I social sono uno strumento di comunicazione ormai insostituibile, ma sono anche un veicolo di pericolose tendenze
Una rischiosissima è quella del “Soffocarsi fino a svenire” o come la chiamano su Tik Tok, dove ormai non conosce sosta, la sfida del blackout. Tra le prime vittime un 12enne statunitense di Denver: finito in ospedale con lesioni cerebrali.
Venendo alle nostre cronache è di gennaio scorso la notizia della bambina di Palermo morta a soli 10 anni che avrebbe preso parte a questa “sfida”. Pochi giorni dopo, a febbraio, sorte analoga è toccata ad un 14enne di Saskatoon in Canada.

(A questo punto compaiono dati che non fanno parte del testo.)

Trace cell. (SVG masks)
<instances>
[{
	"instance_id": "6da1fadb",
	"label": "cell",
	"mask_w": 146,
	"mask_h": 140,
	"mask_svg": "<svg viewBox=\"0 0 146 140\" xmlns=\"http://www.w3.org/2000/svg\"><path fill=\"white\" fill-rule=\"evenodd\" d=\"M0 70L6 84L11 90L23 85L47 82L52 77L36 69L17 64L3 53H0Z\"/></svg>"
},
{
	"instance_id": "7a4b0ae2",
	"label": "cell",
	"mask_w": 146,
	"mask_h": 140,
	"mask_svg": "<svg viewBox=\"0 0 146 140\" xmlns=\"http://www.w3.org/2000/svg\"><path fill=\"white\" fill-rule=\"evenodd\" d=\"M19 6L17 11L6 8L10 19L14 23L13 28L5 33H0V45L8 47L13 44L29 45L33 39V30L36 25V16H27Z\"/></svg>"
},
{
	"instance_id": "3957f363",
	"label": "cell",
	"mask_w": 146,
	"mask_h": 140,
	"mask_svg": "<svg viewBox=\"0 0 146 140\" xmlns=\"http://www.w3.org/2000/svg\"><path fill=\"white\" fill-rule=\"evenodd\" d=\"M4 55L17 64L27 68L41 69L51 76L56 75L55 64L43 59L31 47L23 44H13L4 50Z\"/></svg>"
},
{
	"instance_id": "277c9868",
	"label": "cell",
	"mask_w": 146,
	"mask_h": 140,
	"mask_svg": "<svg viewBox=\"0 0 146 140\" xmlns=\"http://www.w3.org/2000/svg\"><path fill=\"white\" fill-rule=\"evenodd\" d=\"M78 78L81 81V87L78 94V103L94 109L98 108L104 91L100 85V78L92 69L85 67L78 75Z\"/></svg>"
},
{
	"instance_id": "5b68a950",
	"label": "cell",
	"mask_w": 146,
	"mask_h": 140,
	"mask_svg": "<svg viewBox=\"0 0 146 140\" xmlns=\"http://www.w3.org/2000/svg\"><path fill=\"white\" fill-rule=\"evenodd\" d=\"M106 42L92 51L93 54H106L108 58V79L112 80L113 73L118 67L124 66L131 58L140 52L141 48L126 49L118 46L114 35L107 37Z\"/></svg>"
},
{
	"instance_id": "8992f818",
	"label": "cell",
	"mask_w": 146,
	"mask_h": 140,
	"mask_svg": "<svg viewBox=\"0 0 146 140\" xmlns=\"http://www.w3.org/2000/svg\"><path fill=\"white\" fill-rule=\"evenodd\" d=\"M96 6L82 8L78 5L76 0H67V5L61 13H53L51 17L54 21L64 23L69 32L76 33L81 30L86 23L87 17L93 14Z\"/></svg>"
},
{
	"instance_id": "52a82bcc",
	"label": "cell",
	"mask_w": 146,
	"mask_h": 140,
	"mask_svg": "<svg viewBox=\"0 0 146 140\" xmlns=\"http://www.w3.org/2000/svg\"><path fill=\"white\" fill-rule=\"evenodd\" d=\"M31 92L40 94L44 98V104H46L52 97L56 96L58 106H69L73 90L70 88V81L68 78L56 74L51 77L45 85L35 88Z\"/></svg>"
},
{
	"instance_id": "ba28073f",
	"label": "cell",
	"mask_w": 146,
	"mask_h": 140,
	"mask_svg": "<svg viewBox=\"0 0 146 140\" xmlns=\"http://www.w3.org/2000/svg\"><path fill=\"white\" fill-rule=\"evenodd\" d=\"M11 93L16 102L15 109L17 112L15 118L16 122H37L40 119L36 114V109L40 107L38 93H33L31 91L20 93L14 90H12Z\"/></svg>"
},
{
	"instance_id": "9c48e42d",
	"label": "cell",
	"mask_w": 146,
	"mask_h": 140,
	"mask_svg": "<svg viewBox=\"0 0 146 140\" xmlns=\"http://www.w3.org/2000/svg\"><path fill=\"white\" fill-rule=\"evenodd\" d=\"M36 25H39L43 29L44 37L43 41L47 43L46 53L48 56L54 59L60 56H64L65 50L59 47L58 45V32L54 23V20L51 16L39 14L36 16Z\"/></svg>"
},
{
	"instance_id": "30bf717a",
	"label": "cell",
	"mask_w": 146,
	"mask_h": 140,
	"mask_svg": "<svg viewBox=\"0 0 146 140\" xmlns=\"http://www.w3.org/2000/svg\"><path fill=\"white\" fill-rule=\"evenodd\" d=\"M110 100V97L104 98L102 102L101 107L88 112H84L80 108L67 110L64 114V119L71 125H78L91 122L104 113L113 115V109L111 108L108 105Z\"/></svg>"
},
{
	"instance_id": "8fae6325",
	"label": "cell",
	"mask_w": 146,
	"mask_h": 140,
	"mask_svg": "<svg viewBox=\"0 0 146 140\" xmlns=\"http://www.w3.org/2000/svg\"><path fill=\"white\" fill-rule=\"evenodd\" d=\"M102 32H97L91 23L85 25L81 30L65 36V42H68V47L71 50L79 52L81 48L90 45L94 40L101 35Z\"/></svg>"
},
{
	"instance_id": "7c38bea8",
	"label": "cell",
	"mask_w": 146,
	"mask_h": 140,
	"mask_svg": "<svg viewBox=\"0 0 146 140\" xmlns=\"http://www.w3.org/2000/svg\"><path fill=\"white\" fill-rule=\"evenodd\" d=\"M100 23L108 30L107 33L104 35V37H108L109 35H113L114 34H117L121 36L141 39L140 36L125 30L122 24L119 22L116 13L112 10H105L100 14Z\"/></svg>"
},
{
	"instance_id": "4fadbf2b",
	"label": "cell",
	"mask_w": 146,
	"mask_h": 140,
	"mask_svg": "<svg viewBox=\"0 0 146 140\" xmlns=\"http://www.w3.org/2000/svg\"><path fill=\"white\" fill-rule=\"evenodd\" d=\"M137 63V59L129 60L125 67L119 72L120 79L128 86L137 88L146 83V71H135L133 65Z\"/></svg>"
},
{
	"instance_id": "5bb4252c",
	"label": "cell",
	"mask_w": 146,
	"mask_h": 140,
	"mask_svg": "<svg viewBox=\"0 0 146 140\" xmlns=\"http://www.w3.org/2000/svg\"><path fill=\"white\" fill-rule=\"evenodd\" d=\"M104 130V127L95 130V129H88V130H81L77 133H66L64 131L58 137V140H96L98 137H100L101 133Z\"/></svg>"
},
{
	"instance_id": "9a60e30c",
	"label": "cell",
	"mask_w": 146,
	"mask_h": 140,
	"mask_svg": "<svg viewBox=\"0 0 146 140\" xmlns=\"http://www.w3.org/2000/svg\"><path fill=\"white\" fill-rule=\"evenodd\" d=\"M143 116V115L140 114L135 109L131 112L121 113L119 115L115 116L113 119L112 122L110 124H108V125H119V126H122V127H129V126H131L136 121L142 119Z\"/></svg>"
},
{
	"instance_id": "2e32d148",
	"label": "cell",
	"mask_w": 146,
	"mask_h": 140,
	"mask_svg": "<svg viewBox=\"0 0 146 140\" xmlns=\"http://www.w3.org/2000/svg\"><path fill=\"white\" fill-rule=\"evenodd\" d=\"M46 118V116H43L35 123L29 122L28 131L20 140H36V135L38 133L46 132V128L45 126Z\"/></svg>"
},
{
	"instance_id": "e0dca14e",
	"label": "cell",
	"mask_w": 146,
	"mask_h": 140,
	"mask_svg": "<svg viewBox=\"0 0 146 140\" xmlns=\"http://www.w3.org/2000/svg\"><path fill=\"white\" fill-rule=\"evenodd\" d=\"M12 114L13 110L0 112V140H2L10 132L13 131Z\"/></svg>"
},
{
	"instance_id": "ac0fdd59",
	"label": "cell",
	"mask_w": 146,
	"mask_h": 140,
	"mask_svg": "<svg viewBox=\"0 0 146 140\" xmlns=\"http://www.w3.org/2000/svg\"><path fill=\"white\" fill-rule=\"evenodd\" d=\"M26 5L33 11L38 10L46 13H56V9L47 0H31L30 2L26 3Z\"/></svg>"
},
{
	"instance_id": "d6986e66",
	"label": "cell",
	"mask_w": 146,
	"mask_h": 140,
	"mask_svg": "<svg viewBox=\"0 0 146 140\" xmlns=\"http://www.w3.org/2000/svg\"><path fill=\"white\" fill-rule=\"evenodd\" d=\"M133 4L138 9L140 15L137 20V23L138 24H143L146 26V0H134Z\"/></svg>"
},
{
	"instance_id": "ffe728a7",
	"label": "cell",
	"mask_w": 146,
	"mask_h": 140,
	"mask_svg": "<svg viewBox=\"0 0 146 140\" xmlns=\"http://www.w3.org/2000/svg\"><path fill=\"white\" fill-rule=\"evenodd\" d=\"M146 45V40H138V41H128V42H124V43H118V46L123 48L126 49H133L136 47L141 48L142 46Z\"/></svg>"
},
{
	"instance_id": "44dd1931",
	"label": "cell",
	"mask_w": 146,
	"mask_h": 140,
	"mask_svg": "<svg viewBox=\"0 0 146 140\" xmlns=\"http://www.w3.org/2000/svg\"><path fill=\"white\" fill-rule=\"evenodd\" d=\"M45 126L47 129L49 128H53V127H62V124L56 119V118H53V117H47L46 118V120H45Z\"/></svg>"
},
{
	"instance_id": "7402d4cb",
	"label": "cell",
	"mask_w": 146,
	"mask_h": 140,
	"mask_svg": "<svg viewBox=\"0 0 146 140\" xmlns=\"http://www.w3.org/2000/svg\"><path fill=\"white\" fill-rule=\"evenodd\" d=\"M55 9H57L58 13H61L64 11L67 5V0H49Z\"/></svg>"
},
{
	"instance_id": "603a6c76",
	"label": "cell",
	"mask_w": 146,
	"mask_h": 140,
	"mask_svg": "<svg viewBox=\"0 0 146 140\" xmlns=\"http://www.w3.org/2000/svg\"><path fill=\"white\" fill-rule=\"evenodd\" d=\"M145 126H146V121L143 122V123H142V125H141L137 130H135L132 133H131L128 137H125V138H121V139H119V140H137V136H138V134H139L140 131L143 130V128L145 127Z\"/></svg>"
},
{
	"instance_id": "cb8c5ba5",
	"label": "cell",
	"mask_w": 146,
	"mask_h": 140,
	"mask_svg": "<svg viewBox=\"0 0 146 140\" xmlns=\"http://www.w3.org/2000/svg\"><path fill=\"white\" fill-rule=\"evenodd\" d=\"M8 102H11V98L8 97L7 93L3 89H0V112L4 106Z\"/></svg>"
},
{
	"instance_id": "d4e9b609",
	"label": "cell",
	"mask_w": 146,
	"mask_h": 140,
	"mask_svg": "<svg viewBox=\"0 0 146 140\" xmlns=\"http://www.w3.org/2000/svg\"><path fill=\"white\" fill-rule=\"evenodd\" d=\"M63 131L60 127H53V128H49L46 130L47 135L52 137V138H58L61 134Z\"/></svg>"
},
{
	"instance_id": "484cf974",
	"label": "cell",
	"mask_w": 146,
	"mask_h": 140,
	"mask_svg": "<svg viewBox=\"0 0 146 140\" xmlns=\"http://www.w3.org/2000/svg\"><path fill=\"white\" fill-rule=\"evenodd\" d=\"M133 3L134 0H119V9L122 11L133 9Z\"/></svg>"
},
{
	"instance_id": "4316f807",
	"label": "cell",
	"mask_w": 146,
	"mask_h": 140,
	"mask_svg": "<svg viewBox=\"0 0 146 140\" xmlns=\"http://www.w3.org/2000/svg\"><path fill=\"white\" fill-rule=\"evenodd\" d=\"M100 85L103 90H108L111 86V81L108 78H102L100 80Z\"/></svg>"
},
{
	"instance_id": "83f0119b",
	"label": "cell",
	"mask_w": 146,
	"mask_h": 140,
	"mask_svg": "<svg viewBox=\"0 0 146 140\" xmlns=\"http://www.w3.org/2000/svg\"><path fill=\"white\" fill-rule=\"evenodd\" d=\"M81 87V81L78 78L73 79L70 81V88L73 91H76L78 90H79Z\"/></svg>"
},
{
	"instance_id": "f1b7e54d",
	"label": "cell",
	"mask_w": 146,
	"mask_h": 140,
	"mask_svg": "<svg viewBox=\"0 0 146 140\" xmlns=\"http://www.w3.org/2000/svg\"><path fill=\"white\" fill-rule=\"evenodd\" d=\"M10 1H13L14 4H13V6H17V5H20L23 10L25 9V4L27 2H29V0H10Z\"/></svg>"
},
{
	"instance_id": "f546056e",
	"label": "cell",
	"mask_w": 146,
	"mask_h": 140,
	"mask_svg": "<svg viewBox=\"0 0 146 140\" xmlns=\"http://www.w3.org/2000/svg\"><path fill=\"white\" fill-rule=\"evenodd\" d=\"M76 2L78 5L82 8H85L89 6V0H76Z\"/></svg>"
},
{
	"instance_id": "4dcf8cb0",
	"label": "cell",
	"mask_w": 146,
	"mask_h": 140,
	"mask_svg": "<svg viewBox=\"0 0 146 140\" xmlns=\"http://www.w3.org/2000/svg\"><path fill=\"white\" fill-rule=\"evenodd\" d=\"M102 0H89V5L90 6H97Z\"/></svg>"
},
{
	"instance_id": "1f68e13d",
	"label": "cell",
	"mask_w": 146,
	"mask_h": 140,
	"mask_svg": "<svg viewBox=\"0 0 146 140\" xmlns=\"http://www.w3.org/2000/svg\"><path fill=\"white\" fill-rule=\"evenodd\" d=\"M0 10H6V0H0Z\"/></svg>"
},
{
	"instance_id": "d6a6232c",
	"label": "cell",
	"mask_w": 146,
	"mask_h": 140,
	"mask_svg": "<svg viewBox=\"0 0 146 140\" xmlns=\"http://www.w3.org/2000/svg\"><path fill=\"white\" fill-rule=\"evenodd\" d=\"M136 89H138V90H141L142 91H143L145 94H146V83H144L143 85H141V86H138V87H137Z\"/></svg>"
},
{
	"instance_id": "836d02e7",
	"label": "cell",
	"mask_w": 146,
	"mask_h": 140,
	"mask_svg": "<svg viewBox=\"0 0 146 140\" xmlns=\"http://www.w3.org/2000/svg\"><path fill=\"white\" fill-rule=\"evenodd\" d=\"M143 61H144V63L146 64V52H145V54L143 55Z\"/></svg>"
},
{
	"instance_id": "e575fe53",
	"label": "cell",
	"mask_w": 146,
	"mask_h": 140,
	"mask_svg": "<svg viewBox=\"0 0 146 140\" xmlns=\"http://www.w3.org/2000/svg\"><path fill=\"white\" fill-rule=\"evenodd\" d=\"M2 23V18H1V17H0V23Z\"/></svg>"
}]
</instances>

Il sistema è tanto semplice quanto pericoloso: basta una cintura, la si serra attorno al collo e si stringe fino a perdere i sensi. Ovviamente la serie di tragedie ha comportato l’intervento del Garante privacy italiano sul social network, luogo virtuale attraverso il quale la macabra sfida stava prendendo sempre più piede. Chiaramente non può essere sufficiente il giusto e tempestivo provvedimento dell’autority poiché il controllo sulla rete affinché s’interrompa questa catena, non è semplice per non dire impossibile, per la miriade d’incontrollabili interazioni che avvengono ogni momento. Proprio per tali ragioni sono state altre istituzioni a cercare di metter un freno.